Die Banlieues werden oft als Beispiel für eine gescheiterte Integration, aber auch für mangelhafte Stadtpolitik angeführt. Jedenfalls sind sie Brutstätten jenes militant radikalen Islamismus, der hinter den jüngsten Terrorakten in Frankreich steckt. Zwei der Attentäter von Paris kamen von dort.

Eine neue Statistik der Regierung, die diese geheim halten wollte, die aber der Zeitung „Le Figaro“ zugespielt wurde, zeigt, dass sich die Zahl der radikalislamischen „Gefährder“ seit März 2015 auf mehr als 8200 verdoppelt hat.

Land unter Schock: Bürger gedenken ein Jahr nach dem Charlie-Hebdo-Anschlag im Januar 2016 der Opfer
Land unter Schock: Bürger gedenken ein Jahr nach dem Charlie-Hebdo-Anschlag im Januar 2016 der Opfer © picture alliance | Artur Widak

Seit den Anschlägen vom 13. November 2015 herrscht in Frankreich der Ausnahmezustand, der leichter polizeiliche Maßnahmen gegen Terrorverdächtige erlaubt. Am 30. Januar gingen in 80 französischen Städten Zehntausende Bürger auf die Straßen, um gegen Pläne der Regierung zu protestieren, den Ausnahmezustand über den 26. Februar hinaus um drei Monate zu verlängern. Der Status des Ausnahmezustands soll sogar in die französische Verfassung aufgenommen werden. Im Streit darüber mit Präsident Hollande und Premierminister Valls trat Justizministerin Christiane Taubira zurück.

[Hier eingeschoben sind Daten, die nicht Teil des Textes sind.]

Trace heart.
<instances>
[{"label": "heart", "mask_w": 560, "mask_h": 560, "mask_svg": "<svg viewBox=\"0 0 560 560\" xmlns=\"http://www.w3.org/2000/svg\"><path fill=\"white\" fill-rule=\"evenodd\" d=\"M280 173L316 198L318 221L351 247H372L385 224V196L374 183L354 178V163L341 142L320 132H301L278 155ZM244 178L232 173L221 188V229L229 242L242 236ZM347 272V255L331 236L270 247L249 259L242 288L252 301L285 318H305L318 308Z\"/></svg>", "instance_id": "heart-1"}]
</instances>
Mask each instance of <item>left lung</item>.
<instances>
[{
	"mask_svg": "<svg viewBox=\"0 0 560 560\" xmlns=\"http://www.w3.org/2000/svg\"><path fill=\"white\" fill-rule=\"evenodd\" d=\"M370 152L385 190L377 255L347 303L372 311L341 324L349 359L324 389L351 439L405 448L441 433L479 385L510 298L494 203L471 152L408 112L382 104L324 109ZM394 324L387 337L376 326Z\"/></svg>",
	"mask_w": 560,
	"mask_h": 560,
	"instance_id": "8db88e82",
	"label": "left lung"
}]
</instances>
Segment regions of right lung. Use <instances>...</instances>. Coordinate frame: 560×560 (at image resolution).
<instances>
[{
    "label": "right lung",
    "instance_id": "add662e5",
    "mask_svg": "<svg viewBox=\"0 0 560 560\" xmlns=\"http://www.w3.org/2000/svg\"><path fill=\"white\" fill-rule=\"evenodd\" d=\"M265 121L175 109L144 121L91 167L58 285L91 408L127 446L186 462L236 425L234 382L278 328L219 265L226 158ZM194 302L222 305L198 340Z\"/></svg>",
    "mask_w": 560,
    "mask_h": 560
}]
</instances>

Auch angesichts des kometenhaften Aufstiegs des rechtsextremen und rassistischen Front National unter seiner Chefin Marine Le Pen zur mindestens drittstärksten Kraft in Frankreich ist die französische Asylpolitik in der Flüchtlingsfrage deutlich restriktiver als die deutsche. Im vergangenen Jahr wurden in Frankreich weniger als 80.000 Asylanträge registriert – in Deutschland waren es fast eine halbe Million bei mehr als einer Million Flüchtlingen. Der französische Rechnungshof kritisierte, es gelinge der Regierung nicht, eine effiziente Asylpolitik zu betreiben, die den Rechten der Bewerber entspreche. Frankreich ist für die Flüchtlinge auch eher Transitland, etwa nach Großbritannien. In Calais am Eurotunnel entstanden prekäre Zeltlager, immer wieder kamen Menschen beim Versuch, gewaltsam den Tunnel zu stürmen, ums Leben. Teile der örtlichen Bevölkerung protestieren wütend gegen diesen Ansturm.

Den rationalen Franzosen sind die manchmal recht gefühligen Deutschen etwas unheimlich; das gilt durchaus auch für die merkelsche Willkommenskultur. Und doch sind sie sich der Tatsache bewusst, dass das Tandem Deutschland und Frankreich nicht nur das politische Kraftzentrum, sondern auch das Herz der Europäischen Union darstellt.